Israel's attack on a long established and clearly marked UN base
overlooking the border at Khiam in southern Lebanon Tuesday is
stunning.
Four UN observers were killed in their bunker, including one
from China.
The coordinated artillery and aerial raid occurred despite
personal assurances given to the UN Secretary General Kofi Annan by
Israeli Prime Minister Ehud Olmert that UN positions would be
spared Israeli fire.
We express our strongest condemnation at this inhuman move and
convey our deepest condolences to the victims and their
families.
Israel must apologize for the bombing and to the victims'
families.
Our hearts also go out to the Chinese soldiers in the UN
peacekeeping mission in southern Lebanon, who are now trapped in a
very dangerous situation. Israel must make sure that its shells do
not hit these peacekeepers.
Shocked and deeply distressed by the strike, Annan condemned it
as "apparently deliberate targeting by Israeli Defense Forces."
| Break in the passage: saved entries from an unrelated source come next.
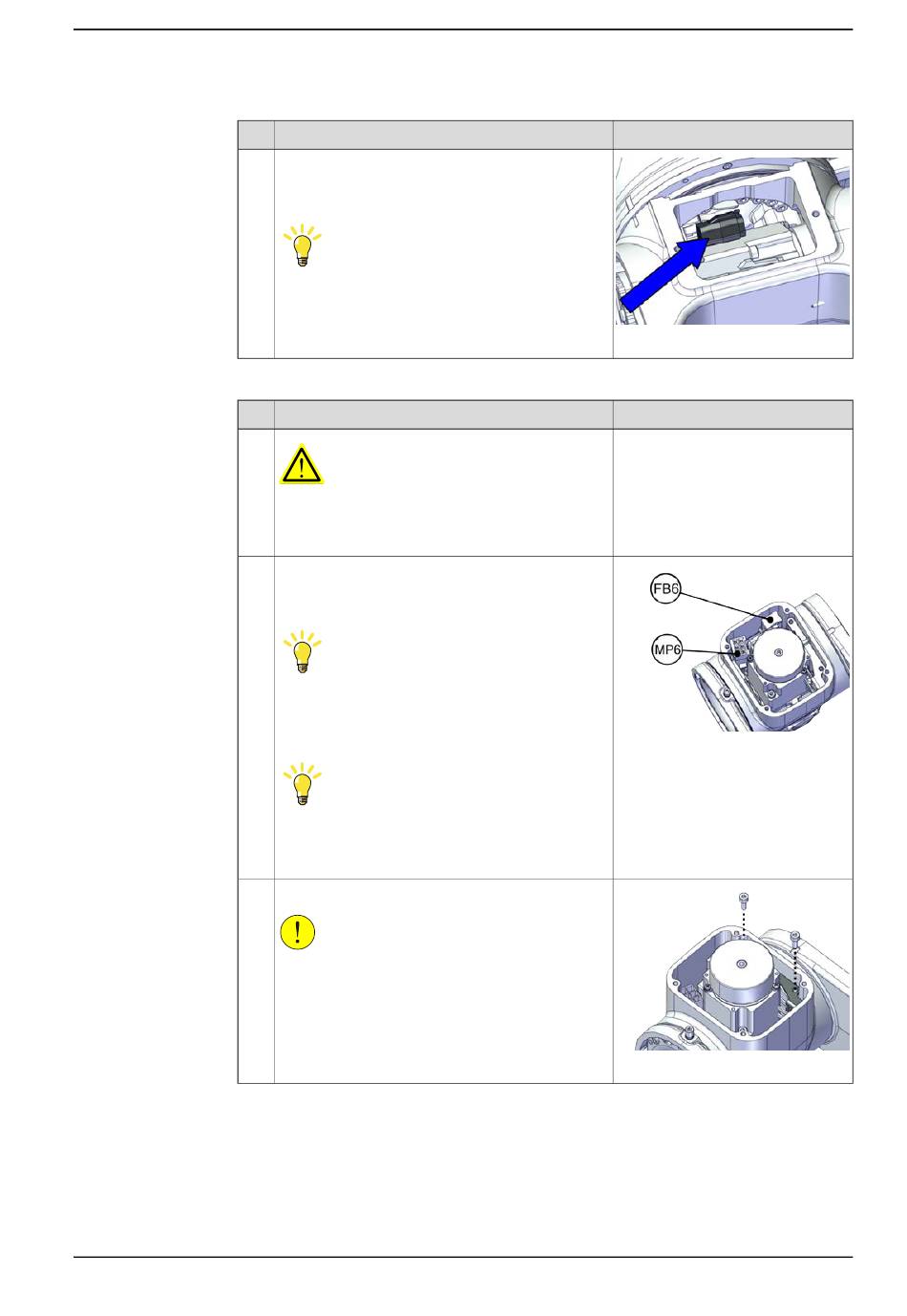 FB6

MP6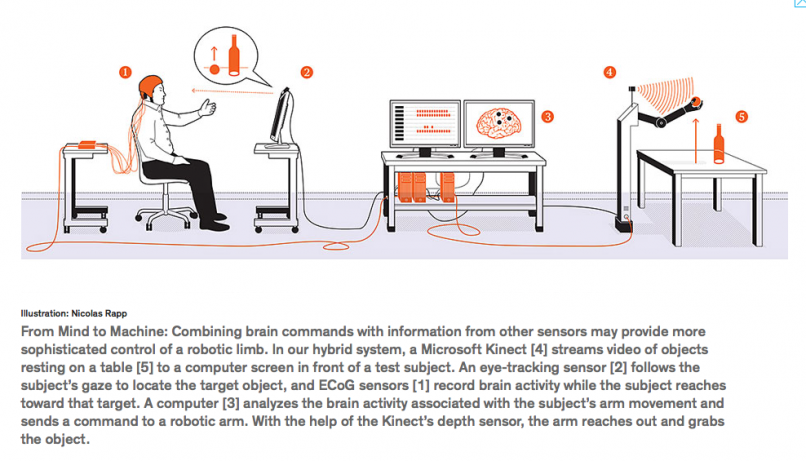 1

2

3

4

5

Illustration: Nicolas Rapp

From Mind to Machine: Combining brain commands with information from other sensors may provide more sophisticated control of a robotic limb. In our hybrid system, a Microsoft Kinect [4] streams video of objects resting on a table [5] to a computer screen in front of a test subject. An eye-tracking sensor [2] follows the subject's gaze to locate the target object, and ECoG sensors [1] record brain activity while the subject reaches toward that target. A computer [3] analyzes the brain activity associated with the subject's arm movement and sends a command to a robotic arm. With the help of the Kinect's depth sensor, the arm reaches out and grabs the object.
No political pretext can justify such outrages.
Thorough investigations should be conducted and tangible
measures taken by the concerned sides, particularly Israel, to
ensure the security of UN peacekeepers.
It is high time that the relevant sides returned to talks to
pursue a political solution.
With Israel resorting to military attacks after two of its
soldiers were taken hostage by Hezbollah, the crisis in the Middle
East is spiraling out of control.
Israel's bombing has gone beyond the legitimate right of
self-defense.
The casualties are mounting as the fighting intensifies.
What the people of Lebanon and Israel urgently need now is to
find a way to stop the fighting.
Israel's allies, the US in particular, should and could save the
peace process by urging a ceasefire. But Israel is being allowed at
least another week to continue its attack against Hezbollah.
Whatever the calculations, any indifference to the mounting
death toll is dangerous.
By resisting calls for an urgent ceasefire, Washington is buying
Israel more time to pound Lebanon.
Yet there is little sign that Hezbollah has been so far deeply
wounded. Sheikh Hassan Nasrallah, the leader of Hezbollah,
threatened Monday to launch missiles deep into Israeli
territory.
Saudi Arabia, Egypt and Jordan, the countries that Washington is
relying on to rein in Hezbollah, made clear that they could not
accept a US plan that would make a ceasefire only part of a broader
peace deal.
Mediation can work only when it takes into account the demands
and principles of both Israelis and Arabs.
The Middle East conflict has already done enough damage to both
sides.
From the 1967 war onward, Israel's key strategic goal has been
to avoid a political process at all costs. The country understood
that the inescapable result of such a process would be Israel's
return to its 1967 borders, with only minor adjustments.
Avoiding a political process is also the reason behind Israel's
decision to withdraw Jewish settlements from the Gaza Strip in
return for an intensification of Israel's presence in the West
Bank.
But this tit-for-tat strategy has never found them peace.